Proteção penal de minorias e trabalho
Fabio Lobosco Silva
Entrou em vigor, no início de junho, a Lei nº 12.984, de 2014, que criminaliza condutas discriminatórias em ambiente de trabalho praticadas em desfavor de portadores de HIV ou doentes de AIDS. De acordo com os incisos II a IV, do artigo 1º, aquele que negar emprego ou trabalho; exonerar ou demitir de cargo ou emprego ou então segregar em ambiente laboral o portador do vírus em razão de sua condição, poderá ser apenado com reclusão de um a quatro anos e multa.

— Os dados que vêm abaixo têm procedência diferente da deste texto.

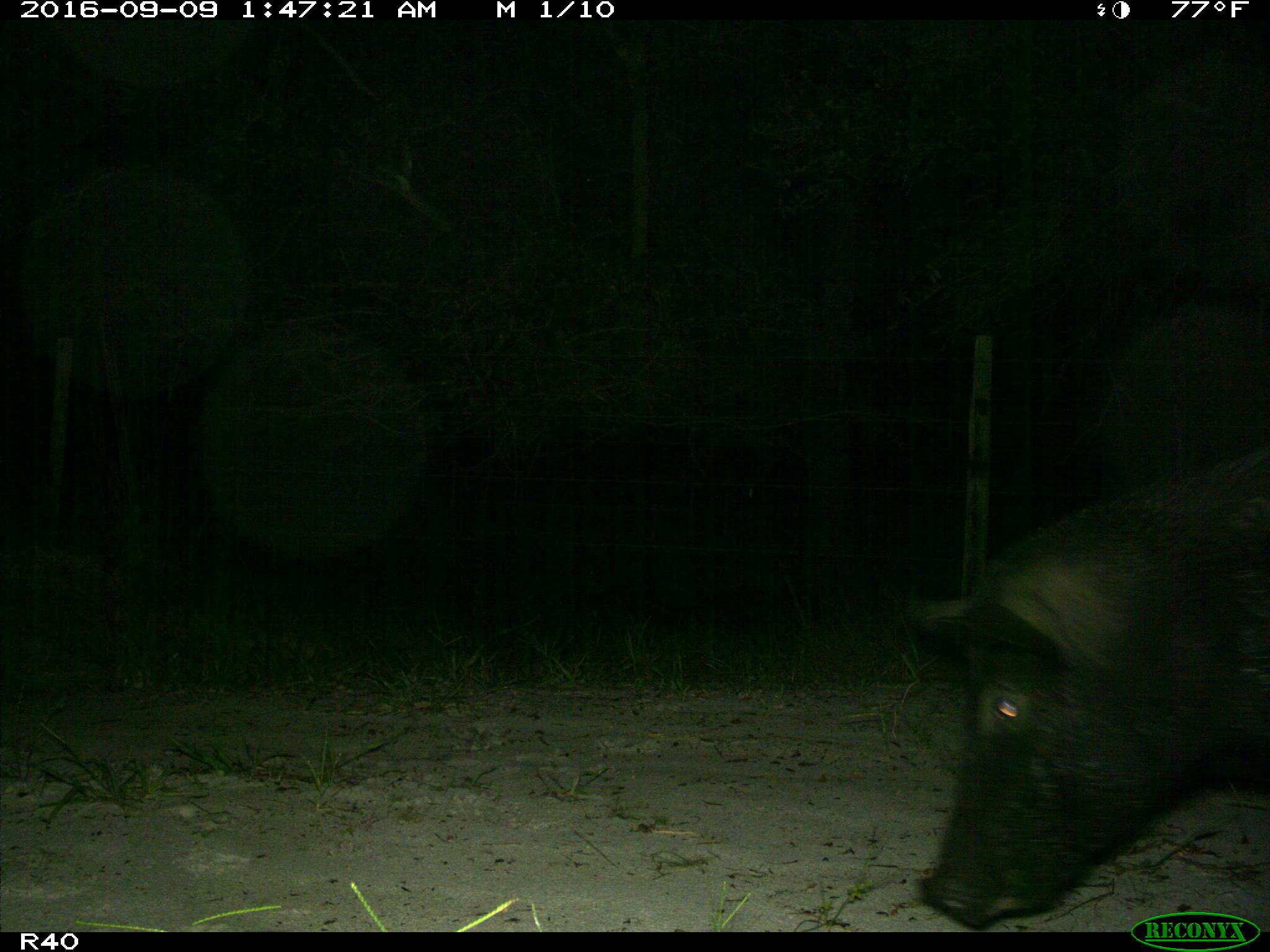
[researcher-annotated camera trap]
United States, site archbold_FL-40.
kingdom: Animalia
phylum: Chordata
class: Mammalia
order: Artiodactyla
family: Suidae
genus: Sus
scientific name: Sus scrofa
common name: wild boar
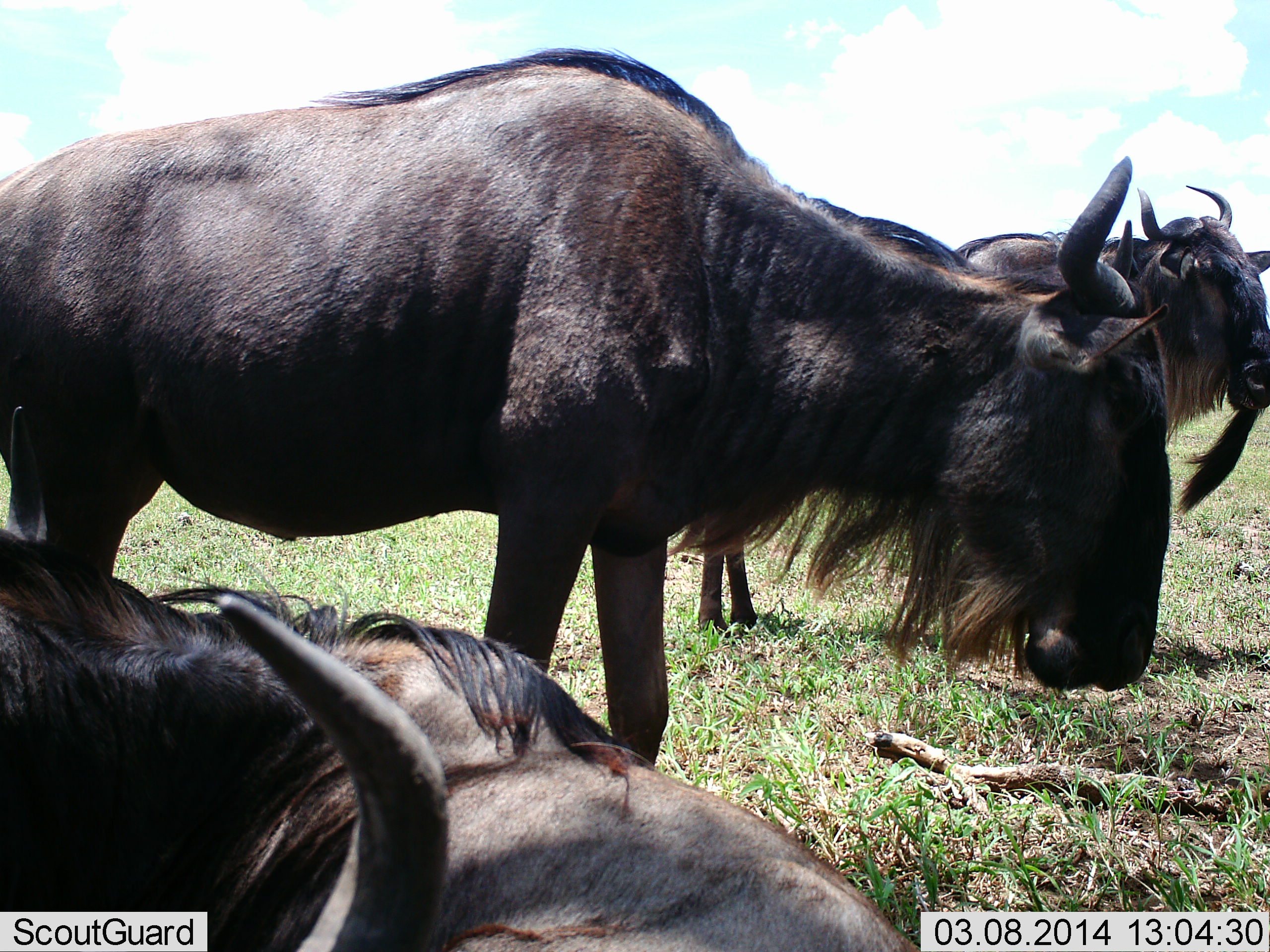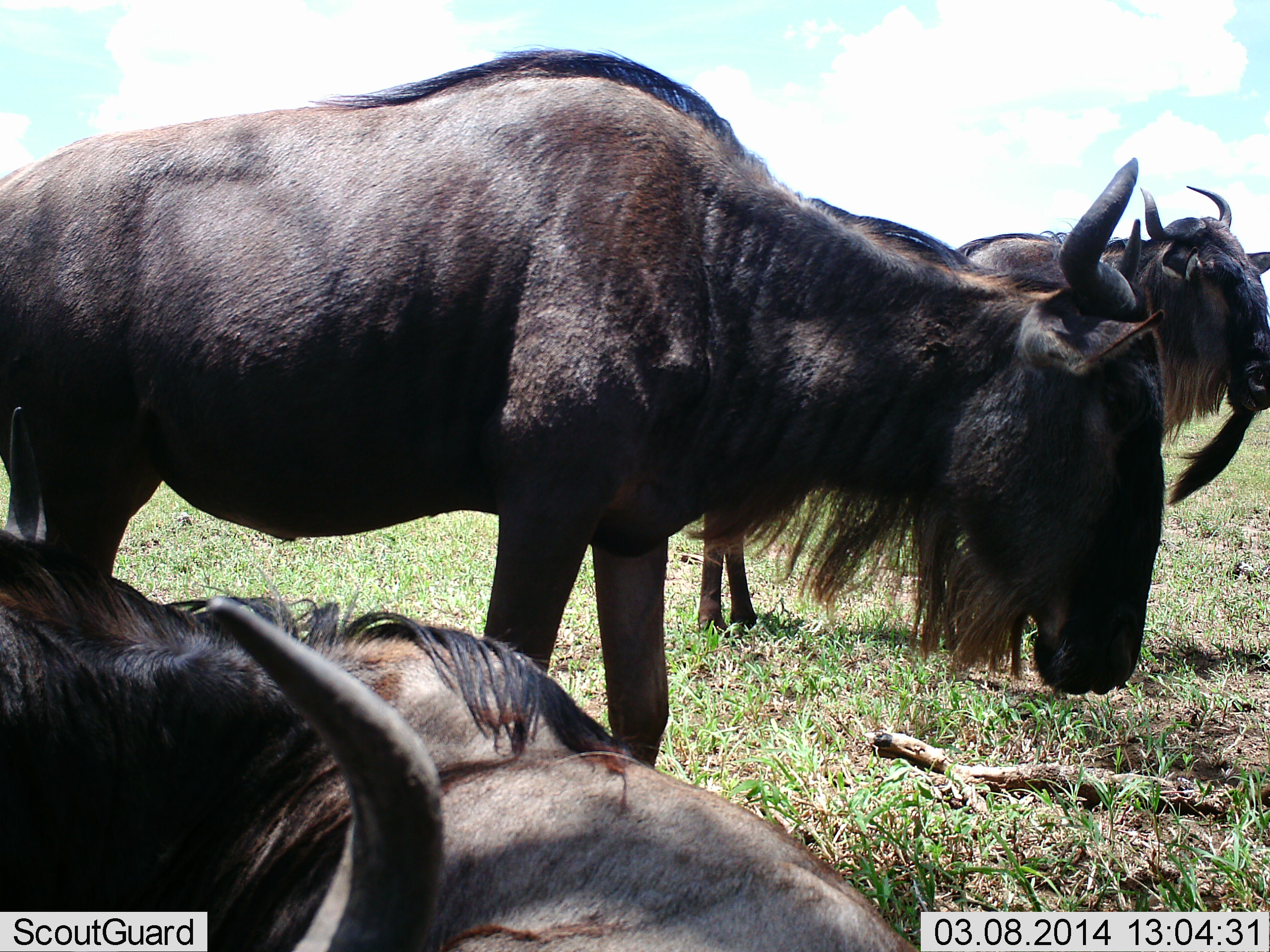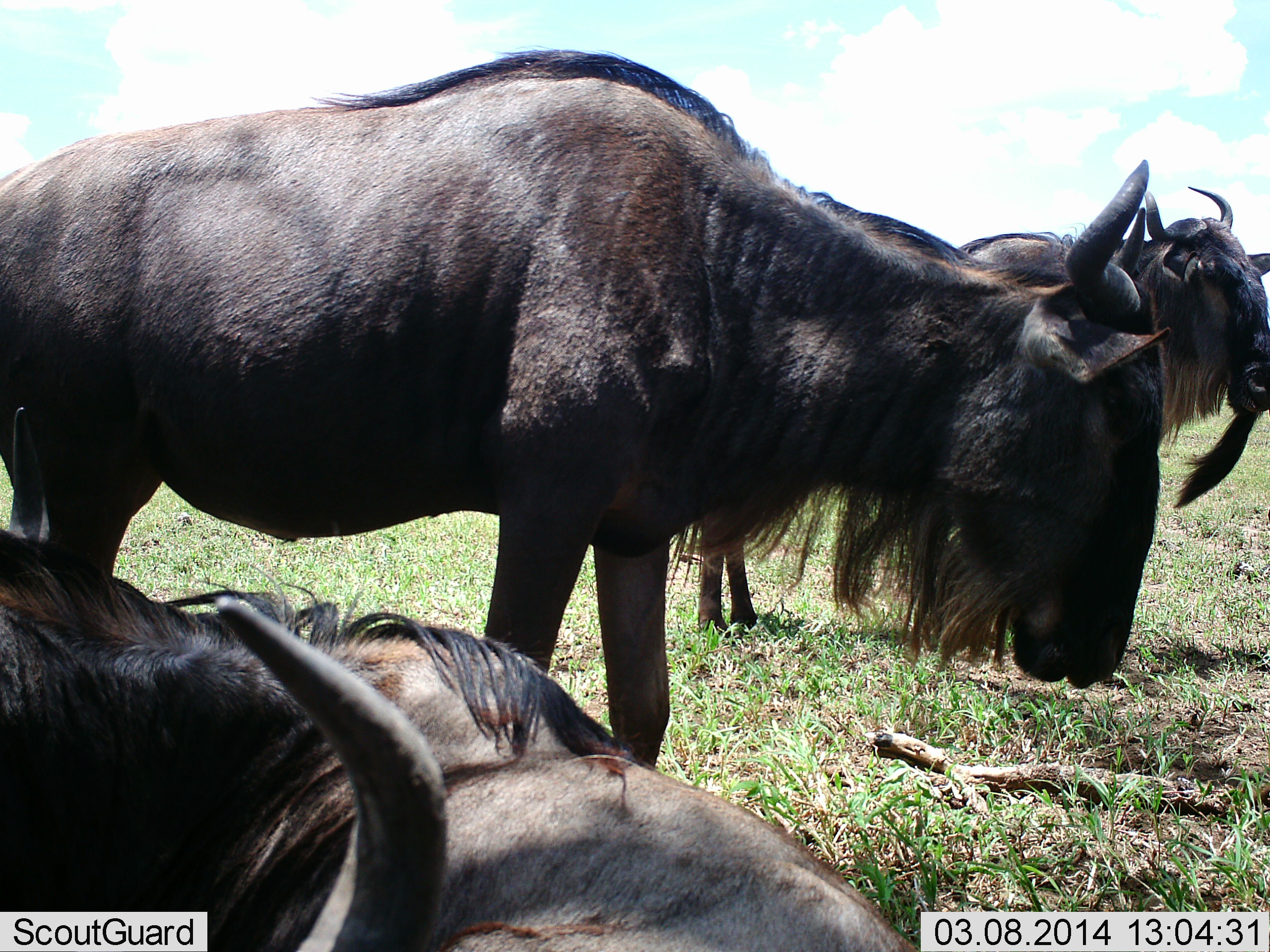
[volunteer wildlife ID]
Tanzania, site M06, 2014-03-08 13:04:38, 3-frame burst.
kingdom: Animalia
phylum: Chordata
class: Mammalia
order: Artiodactyla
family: Bovidae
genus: Connochaetes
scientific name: Connochaetes taurinus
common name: blue wildebeest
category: wildebeest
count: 3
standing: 70%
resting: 90%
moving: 10%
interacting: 0%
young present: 0%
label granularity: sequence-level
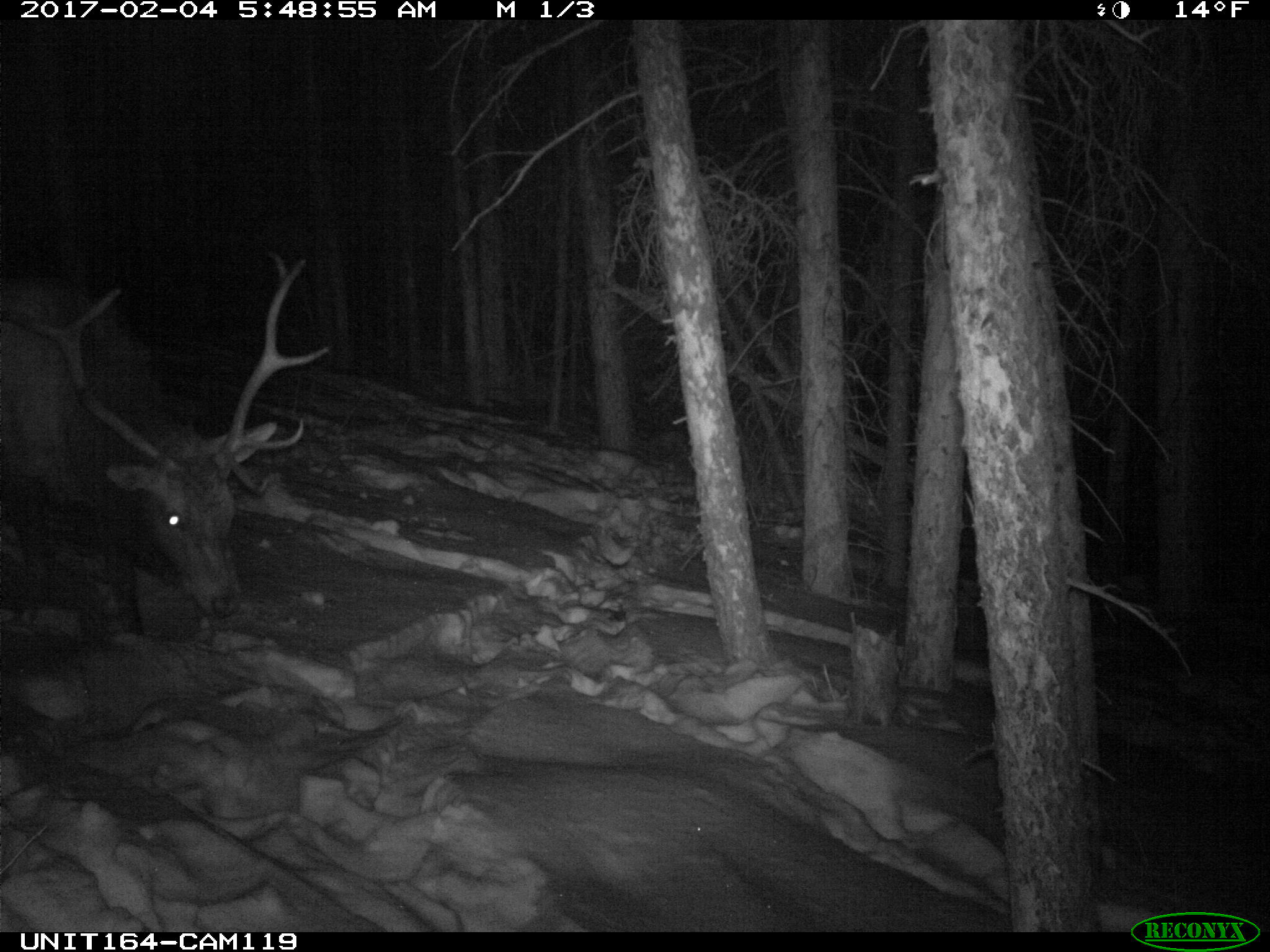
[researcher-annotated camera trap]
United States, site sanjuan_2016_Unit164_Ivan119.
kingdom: Animalia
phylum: Chordata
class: Mammalia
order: Artiodactyla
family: Cervidae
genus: Cervus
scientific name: Cervus elaphus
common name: red deer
Cervus elaphus (red deer).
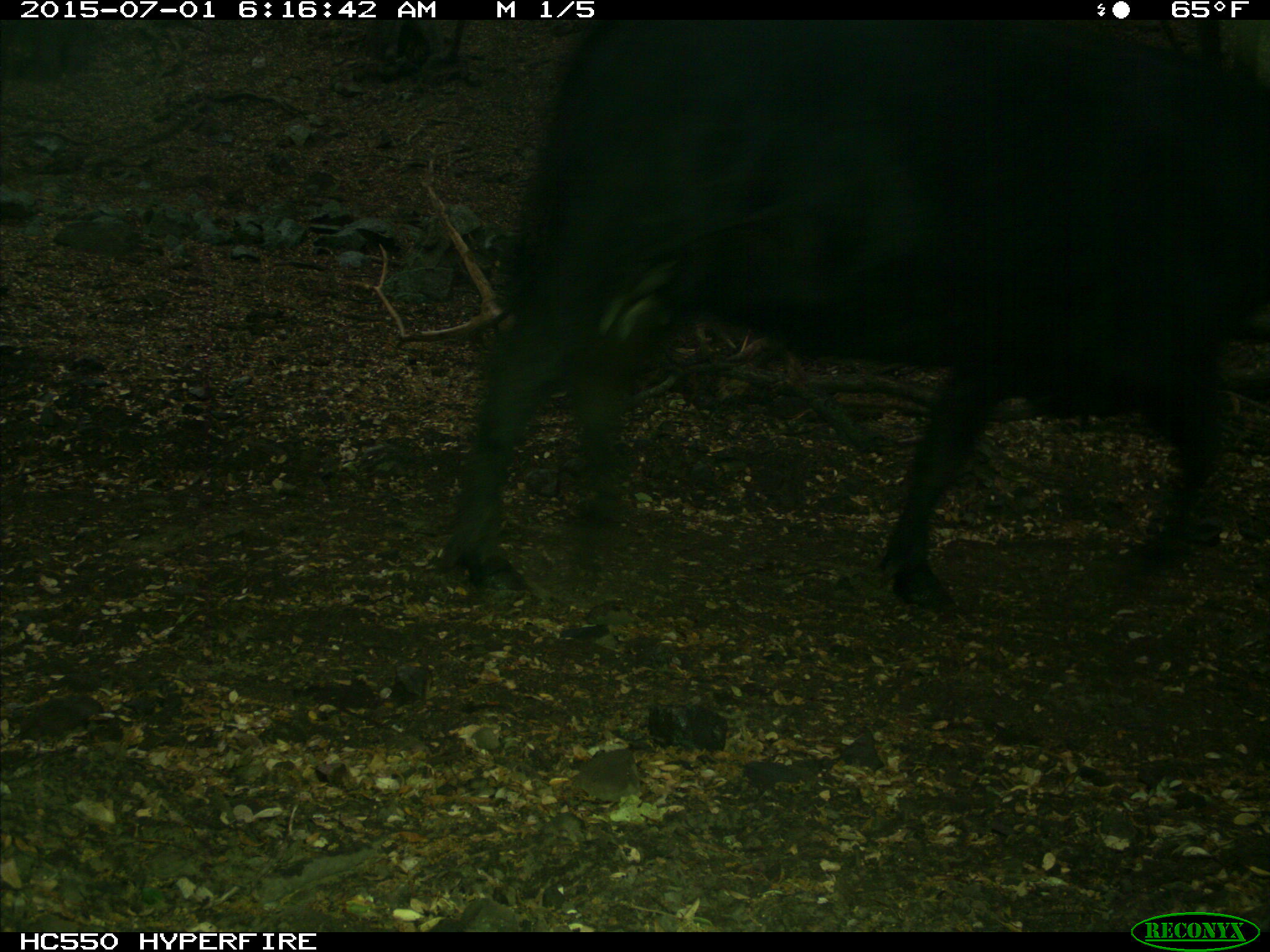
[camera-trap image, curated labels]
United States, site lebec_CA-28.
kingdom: Animalia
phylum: Chordata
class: Mammalia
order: Artiodactyla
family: Bovidae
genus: Bos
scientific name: Bos taurus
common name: domestic cow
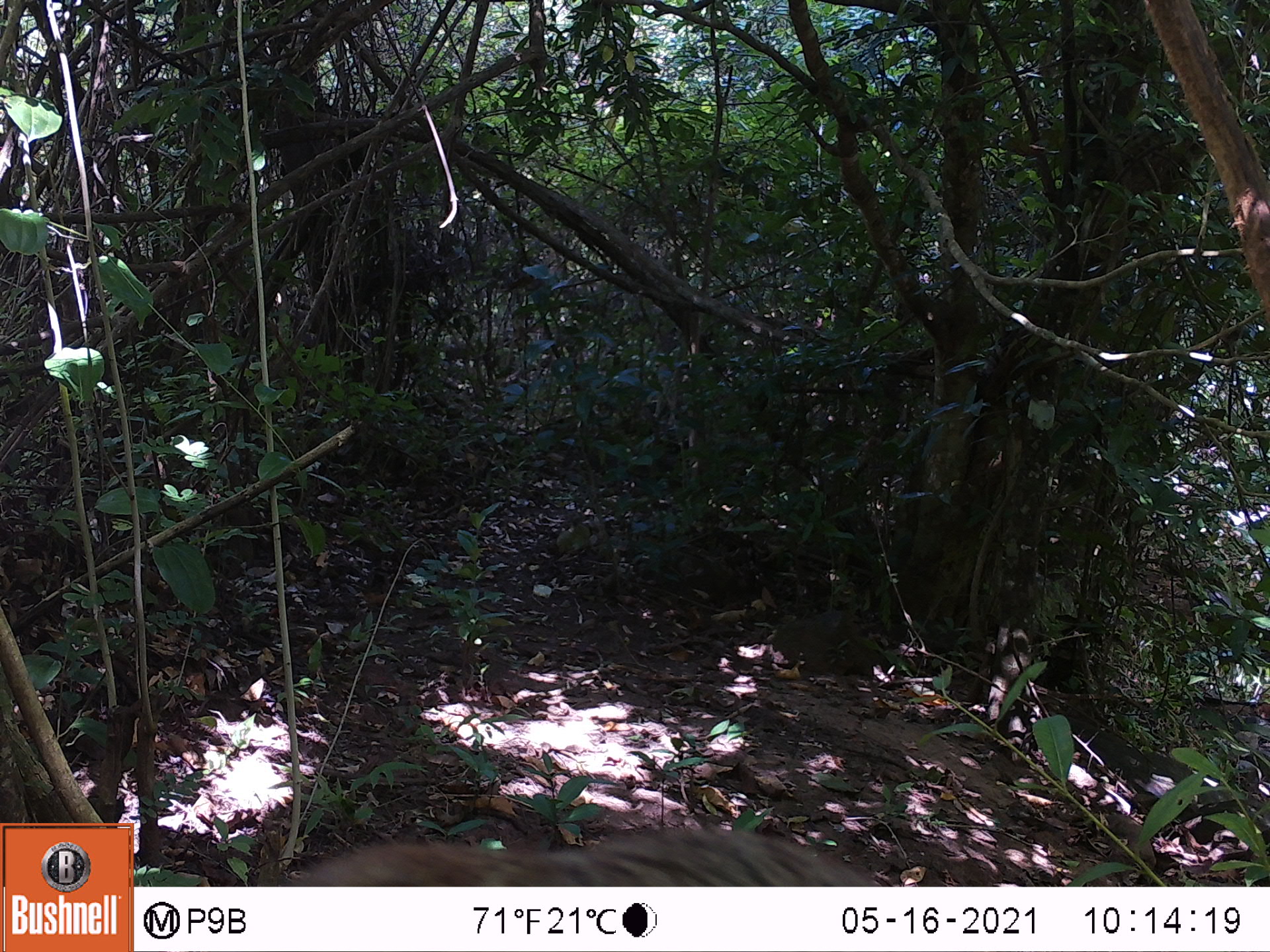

Tal inovação legislativa se coaduna com a tendência contemporânea de se utilizar o direito penal como ferramenta auxiliar para ações afirmativas perante o mercado de trabalho. Ela tem origem na conjugação das disposições democráticas da Constituição Federal de 1988 e do fortalecimento e quase naturalização do vigente modelo de produção, esboçado pela derrocada socialista e consolidado pelas políticas econômicas liberais da década de 90. Tais fatos compuseram uma sociedade global cada vez mais plural, desafiada em alocar dentro de uma única estrutura produtiva seus variados grupos de diferentes matizes ideológicos, políticos, etários e sexuais.
Desse modo, a Lei nº 7.716, de 1989 (de combate ao preconceito), em seu artigo 3º, determinou como crime punível com reclusão de dois a cinco anos a conduta de impedir ou obstar o acesso de alguém, devidamente habilitado, a qualquer cargo da administração direta ou indireta, bem como das concessionárias de serviços públicos, ou então obstar sua promoção funcional em razão de discriminação de raça, cor, etnia, religião ou procedência nacional. Em campo privado (art. 4º), aplica-se igual pena para quem, com igual motivação, negar ou obstar emprego; impedir a ascensão funcional ou obstar outra forma de benefício profissional e proporcionar tratamento diferenciado em ambiente de trabalho, especialmente quanto ao salário. Tal dispositivo legal também sujeitará às penas de multa e de prestação de serviços à comunidade, incluindo atividades de promoção da igualdade racial, quem, em anúncios ou qualquer outra forma de recrutamento de trabalhadores, exigir aspectos de aparência próprios de raça ou etnia para emprego cujas atividades não justifiquem essas exigências.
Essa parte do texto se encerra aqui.